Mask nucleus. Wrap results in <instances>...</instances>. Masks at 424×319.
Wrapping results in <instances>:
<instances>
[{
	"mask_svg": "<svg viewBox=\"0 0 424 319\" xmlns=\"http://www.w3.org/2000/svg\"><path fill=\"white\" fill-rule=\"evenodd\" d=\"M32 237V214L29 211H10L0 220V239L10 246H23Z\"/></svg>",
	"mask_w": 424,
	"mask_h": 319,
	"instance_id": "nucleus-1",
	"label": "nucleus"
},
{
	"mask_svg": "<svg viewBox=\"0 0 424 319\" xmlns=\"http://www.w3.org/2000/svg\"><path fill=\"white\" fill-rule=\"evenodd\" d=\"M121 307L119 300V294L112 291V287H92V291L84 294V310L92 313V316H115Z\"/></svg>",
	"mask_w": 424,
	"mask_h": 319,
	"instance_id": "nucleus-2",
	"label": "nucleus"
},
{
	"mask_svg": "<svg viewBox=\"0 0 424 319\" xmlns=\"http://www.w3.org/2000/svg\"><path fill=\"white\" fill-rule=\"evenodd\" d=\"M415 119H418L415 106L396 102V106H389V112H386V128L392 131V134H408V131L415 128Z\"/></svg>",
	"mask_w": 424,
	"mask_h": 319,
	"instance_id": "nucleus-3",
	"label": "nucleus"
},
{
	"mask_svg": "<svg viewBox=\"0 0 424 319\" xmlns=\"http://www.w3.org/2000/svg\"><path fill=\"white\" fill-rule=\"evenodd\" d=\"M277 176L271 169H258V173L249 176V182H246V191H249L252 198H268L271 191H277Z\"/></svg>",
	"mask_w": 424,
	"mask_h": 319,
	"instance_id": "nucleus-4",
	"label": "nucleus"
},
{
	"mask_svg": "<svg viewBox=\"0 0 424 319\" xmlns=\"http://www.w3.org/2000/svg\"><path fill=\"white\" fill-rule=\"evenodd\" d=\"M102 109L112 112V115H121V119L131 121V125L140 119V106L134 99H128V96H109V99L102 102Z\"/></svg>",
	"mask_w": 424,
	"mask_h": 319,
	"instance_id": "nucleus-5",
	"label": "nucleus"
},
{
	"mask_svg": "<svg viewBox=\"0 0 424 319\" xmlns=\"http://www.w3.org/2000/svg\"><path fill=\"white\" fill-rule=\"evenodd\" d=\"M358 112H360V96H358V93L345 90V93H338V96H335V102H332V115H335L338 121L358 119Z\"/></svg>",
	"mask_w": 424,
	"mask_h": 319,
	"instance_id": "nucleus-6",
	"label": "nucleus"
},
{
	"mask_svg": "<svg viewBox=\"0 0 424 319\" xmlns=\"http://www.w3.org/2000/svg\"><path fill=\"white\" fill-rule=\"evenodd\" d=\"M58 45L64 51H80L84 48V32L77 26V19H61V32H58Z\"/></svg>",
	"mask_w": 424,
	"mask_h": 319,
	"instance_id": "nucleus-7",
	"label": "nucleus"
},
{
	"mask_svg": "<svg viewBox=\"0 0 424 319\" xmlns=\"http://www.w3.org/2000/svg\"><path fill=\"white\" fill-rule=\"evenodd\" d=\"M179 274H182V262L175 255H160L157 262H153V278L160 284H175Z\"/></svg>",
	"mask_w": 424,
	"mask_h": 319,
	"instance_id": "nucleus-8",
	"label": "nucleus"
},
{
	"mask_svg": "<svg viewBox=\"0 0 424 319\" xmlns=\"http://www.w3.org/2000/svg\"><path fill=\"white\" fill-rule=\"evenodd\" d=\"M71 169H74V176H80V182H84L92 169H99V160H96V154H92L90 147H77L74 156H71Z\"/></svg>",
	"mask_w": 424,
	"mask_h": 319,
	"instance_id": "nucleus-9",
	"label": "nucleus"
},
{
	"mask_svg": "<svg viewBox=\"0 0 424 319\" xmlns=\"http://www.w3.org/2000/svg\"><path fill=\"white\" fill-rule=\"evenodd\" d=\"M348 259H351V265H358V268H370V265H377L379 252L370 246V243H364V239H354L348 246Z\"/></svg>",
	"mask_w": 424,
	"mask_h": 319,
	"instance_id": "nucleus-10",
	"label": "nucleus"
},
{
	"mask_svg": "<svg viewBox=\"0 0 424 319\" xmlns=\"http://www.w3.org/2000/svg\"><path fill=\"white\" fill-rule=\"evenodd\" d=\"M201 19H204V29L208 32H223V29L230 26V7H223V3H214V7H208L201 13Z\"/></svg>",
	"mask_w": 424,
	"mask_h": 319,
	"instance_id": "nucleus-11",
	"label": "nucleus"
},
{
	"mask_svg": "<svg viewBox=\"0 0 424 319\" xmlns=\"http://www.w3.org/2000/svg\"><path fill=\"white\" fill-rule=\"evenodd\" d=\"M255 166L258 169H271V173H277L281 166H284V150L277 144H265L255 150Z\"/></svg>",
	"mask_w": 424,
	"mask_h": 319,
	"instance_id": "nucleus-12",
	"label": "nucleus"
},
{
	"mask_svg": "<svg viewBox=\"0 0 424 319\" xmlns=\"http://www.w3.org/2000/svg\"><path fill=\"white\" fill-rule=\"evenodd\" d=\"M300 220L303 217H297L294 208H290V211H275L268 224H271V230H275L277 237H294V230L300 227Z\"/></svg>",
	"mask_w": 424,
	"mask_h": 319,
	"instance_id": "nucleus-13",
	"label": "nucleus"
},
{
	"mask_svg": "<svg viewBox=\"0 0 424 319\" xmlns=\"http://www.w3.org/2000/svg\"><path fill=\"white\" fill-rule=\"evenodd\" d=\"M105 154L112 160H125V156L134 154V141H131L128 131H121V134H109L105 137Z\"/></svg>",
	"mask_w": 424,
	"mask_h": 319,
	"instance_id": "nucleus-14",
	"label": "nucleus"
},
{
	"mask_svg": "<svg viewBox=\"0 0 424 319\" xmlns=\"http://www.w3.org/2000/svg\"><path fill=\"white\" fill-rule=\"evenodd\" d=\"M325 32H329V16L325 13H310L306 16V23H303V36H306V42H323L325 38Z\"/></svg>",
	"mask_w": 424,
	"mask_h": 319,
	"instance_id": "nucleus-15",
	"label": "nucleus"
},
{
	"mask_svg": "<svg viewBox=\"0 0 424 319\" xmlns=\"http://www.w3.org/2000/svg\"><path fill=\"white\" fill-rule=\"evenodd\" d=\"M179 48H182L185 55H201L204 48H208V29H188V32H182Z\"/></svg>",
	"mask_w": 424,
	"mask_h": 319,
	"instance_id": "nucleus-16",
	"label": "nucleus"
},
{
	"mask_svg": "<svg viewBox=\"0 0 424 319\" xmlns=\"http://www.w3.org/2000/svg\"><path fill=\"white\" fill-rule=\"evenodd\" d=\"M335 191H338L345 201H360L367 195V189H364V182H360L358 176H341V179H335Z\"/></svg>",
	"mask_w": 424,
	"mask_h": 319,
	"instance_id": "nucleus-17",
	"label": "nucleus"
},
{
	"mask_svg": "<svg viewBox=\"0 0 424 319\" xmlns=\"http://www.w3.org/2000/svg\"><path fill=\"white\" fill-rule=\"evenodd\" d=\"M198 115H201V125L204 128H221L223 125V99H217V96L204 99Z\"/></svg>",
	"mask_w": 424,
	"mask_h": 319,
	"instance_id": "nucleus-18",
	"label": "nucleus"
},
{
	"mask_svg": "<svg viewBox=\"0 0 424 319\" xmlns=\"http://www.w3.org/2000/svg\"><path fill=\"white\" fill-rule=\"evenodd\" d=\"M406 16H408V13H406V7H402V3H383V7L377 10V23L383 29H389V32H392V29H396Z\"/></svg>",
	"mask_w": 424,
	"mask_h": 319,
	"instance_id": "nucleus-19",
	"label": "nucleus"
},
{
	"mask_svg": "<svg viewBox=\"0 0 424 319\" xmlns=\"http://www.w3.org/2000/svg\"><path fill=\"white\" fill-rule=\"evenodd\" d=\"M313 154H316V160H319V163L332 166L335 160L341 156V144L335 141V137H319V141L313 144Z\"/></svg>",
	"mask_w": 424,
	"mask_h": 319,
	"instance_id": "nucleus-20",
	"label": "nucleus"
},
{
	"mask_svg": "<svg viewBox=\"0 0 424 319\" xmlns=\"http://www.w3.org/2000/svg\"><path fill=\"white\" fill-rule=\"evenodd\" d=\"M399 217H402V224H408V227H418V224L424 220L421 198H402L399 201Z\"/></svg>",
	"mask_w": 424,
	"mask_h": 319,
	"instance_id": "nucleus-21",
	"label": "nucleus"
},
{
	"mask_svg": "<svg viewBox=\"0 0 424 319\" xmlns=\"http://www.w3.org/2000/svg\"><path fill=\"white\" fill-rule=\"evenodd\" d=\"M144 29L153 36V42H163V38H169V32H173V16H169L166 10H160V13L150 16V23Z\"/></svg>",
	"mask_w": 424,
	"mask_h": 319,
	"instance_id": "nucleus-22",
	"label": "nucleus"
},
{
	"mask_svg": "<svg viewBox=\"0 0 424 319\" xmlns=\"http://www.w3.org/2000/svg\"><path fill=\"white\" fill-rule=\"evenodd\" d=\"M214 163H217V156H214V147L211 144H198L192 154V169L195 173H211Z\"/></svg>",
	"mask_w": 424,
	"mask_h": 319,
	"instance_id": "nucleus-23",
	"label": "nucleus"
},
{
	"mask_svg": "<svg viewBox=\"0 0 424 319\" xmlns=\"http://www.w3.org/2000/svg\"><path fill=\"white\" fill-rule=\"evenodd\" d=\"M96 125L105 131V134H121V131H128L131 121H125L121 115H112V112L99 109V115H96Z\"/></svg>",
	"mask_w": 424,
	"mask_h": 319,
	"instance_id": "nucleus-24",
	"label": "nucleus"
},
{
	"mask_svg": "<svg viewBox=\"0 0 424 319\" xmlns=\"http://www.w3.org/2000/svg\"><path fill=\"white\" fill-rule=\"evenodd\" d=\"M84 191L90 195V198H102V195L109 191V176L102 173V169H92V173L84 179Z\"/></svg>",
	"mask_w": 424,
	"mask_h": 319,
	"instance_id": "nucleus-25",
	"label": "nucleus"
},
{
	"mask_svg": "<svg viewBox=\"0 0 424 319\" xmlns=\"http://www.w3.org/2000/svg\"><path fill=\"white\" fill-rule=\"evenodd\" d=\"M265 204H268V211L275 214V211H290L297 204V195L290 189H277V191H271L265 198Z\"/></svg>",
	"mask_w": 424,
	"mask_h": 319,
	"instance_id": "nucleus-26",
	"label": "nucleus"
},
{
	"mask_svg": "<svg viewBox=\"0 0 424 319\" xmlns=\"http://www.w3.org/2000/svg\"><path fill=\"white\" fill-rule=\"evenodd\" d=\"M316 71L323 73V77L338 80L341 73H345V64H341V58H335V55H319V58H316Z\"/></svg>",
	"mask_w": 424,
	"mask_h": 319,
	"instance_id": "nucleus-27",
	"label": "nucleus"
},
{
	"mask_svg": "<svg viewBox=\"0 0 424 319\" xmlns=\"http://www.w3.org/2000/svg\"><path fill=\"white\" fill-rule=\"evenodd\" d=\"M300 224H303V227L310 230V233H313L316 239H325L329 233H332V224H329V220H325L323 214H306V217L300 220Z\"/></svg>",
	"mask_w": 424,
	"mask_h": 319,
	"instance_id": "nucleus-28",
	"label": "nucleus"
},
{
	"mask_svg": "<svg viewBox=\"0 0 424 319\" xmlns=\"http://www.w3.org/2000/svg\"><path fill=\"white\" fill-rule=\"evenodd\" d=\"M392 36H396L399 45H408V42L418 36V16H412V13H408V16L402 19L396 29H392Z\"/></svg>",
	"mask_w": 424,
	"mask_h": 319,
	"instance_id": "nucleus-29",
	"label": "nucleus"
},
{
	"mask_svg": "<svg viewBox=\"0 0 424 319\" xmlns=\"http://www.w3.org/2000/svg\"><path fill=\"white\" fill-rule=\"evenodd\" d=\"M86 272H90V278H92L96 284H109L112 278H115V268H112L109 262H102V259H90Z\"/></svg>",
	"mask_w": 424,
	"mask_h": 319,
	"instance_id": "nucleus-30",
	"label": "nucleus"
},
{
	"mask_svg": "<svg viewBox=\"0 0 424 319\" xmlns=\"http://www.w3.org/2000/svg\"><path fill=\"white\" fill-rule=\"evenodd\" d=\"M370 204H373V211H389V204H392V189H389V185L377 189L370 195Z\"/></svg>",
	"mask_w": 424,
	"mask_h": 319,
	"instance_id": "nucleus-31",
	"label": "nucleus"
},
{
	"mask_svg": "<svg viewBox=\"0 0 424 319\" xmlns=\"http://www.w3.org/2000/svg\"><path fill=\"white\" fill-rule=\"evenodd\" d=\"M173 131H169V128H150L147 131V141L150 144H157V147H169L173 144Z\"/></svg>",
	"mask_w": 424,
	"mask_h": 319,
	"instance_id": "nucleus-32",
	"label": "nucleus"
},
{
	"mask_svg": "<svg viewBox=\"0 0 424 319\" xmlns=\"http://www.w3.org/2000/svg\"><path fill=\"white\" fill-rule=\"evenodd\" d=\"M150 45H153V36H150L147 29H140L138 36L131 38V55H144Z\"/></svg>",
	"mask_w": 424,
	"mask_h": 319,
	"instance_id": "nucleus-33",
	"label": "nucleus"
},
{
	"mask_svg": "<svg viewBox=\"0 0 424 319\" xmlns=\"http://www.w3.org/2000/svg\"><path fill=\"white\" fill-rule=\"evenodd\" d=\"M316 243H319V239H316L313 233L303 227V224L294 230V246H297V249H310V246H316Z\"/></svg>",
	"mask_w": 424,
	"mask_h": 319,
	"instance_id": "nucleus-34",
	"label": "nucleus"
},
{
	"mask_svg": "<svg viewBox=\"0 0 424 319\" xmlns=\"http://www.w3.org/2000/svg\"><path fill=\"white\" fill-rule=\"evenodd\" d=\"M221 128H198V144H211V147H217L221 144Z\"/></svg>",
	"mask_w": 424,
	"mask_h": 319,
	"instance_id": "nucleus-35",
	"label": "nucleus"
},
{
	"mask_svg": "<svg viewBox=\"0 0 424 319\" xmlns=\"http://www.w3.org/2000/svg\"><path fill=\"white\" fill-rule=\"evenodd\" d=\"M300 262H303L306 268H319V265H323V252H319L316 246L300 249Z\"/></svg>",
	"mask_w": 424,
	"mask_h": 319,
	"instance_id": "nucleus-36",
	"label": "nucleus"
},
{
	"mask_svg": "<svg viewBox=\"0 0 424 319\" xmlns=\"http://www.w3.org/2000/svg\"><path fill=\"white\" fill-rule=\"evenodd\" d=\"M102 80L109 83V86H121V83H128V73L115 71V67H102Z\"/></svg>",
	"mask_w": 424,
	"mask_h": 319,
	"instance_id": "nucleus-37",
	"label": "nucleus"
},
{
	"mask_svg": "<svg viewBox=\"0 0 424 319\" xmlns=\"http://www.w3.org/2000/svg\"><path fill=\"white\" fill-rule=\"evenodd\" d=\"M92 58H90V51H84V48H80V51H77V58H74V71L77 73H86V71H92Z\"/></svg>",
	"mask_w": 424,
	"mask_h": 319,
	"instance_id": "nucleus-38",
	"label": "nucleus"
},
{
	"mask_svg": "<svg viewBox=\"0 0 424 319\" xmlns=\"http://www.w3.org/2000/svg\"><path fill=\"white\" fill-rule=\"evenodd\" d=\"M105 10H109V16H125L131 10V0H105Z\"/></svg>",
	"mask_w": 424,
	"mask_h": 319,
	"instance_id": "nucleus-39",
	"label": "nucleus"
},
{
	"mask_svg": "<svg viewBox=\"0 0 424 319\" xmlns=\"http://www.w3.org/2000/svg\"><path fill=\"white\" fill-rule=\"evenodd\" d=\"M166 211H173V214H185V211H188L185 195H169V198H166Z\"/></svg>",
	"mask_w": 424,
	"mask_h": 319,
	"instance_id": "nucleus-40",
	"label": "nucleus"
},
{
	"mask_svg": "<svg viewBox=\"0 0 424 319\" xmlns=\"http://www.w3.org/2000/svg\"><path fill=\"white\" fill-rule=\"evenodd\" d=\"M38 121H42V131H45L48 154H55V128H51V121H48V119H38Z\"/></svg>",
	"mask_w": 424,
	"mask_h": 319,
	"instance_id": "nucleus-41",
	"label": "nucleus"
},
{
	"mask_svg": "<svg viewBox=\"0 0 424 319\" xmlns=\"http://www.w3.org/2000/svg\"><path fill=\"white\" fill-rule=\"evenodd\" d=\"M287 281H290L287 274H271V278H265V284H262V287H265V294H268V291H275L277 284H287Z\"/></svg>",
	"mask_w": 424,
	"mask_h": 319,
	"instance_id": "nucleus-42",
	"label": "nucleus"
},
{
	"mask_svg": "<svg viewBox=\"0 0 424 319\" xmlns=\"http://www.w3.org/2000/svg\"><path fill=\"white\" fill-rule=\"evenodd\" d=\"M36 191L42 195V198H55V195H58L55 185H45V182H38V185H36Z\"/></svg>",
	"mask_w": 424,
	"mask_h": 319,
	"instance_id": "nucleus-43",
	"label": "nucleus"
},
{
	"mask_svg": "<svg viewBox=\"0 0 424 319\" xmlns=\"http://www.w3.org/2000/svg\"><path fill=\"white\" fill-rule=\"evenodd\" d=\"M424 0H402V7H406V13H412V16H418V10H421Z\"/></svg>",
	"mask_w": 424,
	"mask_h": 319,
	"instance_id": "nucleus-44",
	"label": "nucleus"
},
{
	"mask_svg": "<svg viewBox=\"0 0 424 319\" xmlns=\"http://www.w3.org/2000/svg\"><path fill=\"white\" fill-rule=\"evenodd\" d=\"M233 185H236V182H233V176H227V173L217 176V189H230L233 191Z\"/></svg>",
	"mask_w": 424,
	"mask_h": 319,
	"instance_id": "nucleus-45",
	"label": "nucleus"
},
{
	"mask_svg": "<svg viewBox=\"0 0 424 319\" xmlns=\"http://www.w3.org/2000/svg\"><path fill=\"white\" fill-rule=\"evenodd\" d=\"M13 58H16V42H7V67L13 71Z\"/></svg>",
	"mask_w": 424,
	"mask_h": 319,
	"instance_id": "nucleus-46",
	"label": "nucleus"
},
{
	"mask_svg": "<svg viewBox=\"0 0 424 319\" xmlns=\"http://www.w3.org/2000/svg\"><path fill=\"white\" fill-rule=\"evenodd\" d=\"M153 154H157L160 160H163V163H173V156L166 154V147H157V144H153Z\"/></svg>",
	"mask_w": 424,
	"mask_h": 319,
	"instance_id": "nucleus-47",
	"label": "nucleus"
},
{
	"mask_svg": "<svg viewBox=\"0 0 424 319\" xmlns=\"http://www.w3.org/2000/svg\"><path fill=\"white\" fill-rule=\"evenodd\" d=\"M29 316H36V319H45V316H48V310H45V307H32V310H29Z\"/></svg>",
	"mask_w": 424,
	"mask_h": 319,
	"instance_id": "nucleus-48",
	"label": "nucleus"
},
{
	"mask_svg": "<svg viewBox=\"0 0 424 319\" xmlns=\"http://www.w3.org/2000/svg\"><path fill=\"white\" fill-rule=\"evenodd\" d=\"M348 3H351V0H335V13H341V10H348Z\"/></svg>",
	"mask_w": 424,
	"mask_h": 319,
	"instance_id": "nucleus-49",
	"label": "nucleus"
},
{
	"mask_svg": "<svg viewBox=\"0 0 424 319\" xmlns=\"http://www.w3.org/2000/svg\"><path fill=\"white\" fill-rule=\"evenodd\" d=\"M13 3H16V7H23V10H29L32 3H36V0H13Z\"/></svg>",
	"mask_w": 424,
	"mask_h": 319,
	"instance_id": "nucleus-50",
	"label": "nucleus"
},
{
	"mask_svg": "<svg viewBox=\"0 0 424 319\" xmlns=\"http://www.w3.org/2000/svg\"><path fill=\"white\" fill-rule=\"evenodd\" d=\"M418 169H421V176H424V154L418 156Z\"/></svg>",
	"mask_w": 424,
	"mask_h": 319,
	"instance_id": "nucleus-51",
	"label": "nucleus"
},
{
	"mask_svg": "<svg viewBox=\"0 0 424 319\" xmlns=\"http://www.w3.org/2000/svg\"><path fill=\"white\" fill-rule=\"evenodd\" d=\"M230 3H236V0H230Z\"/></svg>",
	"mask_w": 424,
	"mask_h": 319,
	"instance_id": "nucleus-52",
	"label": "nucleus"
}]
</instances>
•••••
■ Your objective:
Please find every line in the entries above that contains the word "results", and copy each of those lines out in full.

■ Written solution:
Mask nucleus. Wrap results in <instances>...</instances>. Masks at 424×319.
Wrapping results in <instances>:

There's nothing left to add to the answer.